Que sont-ils devenus ? Mystère. Au ministère de l'éducation nationale, personne n'est en mesure de dire si les recrutements ont eu lieu, ni s'ils se sont avérés efficaces. Contacté également, le syndicat enseignant SNES n'a que peu d'informations à offrir. Après une journée de recherches, Fabienne Bellin, secrétaire nationale du syndicat chargée de la politique scolaire, est estomaquée : "les rectorats ont été incapables de me donner la moindre information sur le devenir de ces postes".
Il faut chercher un rapport du Sénat pour apprendre que "le nombre de médiateurs recrutés au 31 mars 2009 était de 1 193, soit 24 % de l'effectif attendu". Le même rapport fait état des critiques, nombreuses, sur le décalage entre les ambitions affichées et les niveaux de qualification, sur le manque de concertation avec les collectivités locales et sur le fait que, bien souvent, ils ont surtout joué le rôle de surveillants de complément. "En fait, les chefs d'établissement ont sauté sur l'occasion pour obtenir des recrutements", confirme Fabienne Bellin, pour qui il s'agissait "d'une mesure démagogique par excellence".
Une suspension des allocations qui date de... 2004. On peut remonter bien plus loin.

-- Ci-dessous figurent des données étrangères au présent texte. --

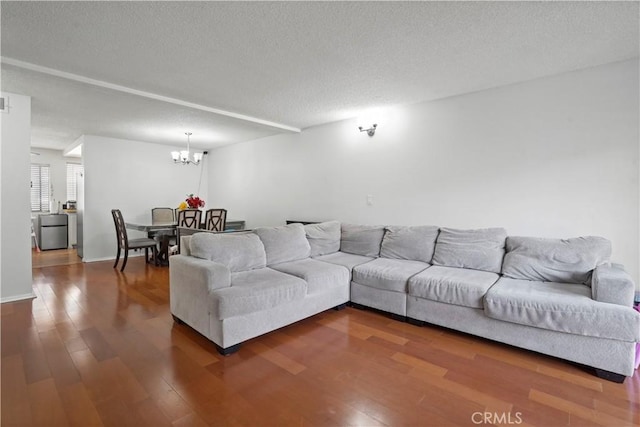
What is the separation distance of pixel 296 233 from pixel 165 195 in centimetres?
450

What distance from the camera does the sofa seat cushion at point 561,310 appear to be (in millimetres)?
1959

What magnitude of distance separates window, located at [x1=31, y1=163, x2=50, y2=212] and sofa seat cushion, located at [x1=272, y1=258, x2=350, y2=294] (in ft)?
24.9

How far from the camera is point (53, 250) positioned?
6.96 metres

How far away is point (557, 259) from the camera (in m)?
2.61

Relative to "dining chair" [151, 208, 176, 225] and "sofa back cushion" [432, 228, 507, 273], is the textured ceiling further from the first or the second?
"dining chair" [151, 208, 176, 225]

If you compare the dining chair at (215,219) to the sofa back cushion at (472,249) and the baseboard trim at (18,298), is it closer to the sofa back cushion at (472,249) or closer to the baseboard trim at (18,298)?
the baseboard trim at (18,298)

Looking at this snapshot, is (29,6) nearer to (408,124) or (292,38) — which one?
(292,38)

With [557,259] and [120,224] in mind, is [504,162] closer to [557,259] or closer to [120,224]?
[557,259]

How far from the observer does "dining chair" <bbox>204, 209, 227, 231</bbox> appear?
5.05m

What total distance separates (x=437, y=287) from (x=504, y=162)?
64.5 inches

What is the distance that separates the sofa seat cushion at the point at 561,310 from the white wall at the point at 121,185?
6531 mm

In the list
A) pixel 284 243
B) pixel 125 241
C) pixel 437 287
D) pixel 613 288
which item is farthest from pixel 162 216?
pixel 613 288

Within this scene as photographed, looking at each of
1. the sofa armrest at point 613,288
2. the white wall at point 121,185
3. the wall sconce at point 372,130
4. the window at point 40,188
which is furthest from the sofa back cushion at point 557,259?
the window at point 40,188

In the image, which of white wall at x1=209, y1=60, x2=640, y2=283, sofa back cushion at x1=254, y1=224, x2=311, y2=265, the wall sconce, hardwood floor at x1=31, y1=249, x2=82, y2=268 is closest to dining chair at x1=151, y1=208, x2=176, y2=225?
hardwood floor at x1=31, y1=249, x2=82, y2=268
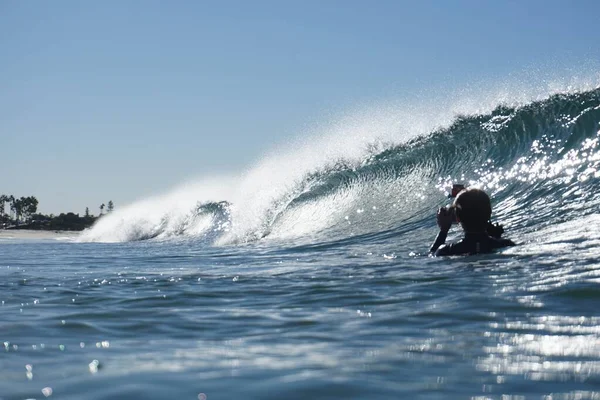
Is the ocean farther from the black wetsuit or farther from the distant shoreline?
the distant shoreline

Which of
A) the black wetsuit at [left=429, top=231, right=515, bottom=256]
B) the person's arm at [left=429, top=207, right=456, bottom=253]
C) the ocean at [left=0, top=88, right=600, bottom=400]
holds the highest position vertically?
the person's arm at [left=429, top=207, right=456, bottom=253]

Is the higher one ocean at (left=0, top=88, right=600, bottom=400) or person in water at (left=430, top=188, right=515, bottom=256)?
person in water at (left=430, top=188, right=515, bottom=256)

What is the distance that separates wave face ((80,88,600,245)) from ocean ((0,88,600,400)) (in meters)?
0.07

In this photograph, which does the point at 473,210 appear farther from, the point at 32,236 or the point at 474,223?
the point at 32,236

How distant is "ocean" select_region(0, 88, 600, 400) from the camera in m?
2.99

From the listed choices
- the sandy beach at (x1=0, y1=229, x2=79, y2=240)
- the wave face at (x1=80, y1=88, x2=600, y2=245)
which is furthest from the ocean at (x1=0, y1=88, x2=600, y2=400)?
the sandy beach at (x1=0, y1=229, x2=79, y2=240)

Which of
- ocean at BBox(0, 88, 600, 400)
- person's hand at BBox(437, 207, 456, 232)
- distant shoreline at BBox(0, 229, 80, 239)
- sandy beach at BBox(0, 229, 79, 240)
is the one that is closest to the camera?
ocean at BBox(0, 88, 600, 400)

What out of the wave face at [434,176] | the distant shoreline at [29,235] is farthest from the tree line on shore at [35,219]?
the wave face at [434,176]

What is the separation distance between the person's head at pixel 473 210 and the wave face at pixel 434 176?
165cm

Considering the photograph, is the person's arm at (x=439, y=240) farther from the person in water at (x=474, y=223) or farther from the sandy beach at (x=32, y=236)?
the sandy beach at (x=32, y=236)

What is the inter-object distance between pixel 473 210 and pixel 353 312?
3.42m

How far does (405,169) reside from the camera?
1664 centimetres

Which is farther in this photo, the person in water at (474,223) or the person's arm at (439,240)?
the person's arm at (439,240)

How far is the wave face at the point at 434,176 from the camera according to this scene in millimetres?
11234
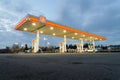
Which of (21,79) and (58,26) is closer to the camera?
(21,79)

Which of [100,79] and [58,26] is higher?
[58,26]

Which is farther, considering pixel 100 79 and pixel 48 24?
pixel 48 24

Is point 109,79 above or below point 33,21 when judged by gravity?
below

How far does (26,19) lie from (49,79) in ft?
67.4

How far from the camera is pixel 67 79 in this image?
326 centimetres

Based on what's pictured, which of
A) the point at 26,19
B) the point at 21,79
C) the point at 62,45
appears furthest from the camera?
the point at 62,45

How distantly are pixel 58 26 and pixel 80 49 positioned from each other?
17742mm

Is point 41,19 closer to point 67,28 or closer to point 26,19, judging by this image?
point 26,19

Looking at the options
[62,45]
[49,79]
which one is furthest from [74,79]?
[62,45]

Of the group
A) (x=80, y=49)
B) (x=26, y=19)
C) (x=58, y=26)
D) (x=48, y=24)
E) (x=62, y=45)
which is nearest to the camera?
(x=26, y=19)

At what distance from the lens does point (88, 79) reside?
3.29 m

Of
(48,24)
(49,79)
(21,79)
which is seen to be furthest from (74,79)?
(48,24)

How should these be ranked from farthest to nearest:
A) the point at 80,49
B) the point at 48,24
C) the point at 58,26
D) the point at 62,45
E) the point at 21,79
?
the point at 80,49
the point at 62,45
the point at 58,26
the point at 48,24
the point at 21,79

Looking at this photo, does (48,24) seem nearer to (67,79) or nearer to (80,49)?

En 2004 déjà, la lutte contre l'absentéisme scolaire était placée par une circulaire de Luc Ferry, qui occupait alors la Rue de Grenelle, au rang de "priorité absolue". Une circulaire notifiait que les parents qui ne satisfaisaient pas à l'obligation de scolariser leur enfant étaient passibles de poursuites pénales.
Selon cette circulaire, les parents fautifs pouvaient être convoqués devant une instance présidée par le préfet, "et qui comprend en outre des représentants de l’Etat, de la communauté éducative, des caisses d’allocations familiales et des associations familiales". Deux ans plus tard, la loi du 31 mars 2006 instaurait le contrat de responsabilité parentale, permettant cette fois de suspendre les allocations des parents d'enfants absentéistes.
En dehors des Alpes-Maritimes, le département du député Eric Ciotti, elle n'a jamais été appliquée. Son auteur même, Luc Ferry, a depuis expliqué que sanctionner financièrement les parents ne faisait qu'"ajouter la misère à la misère".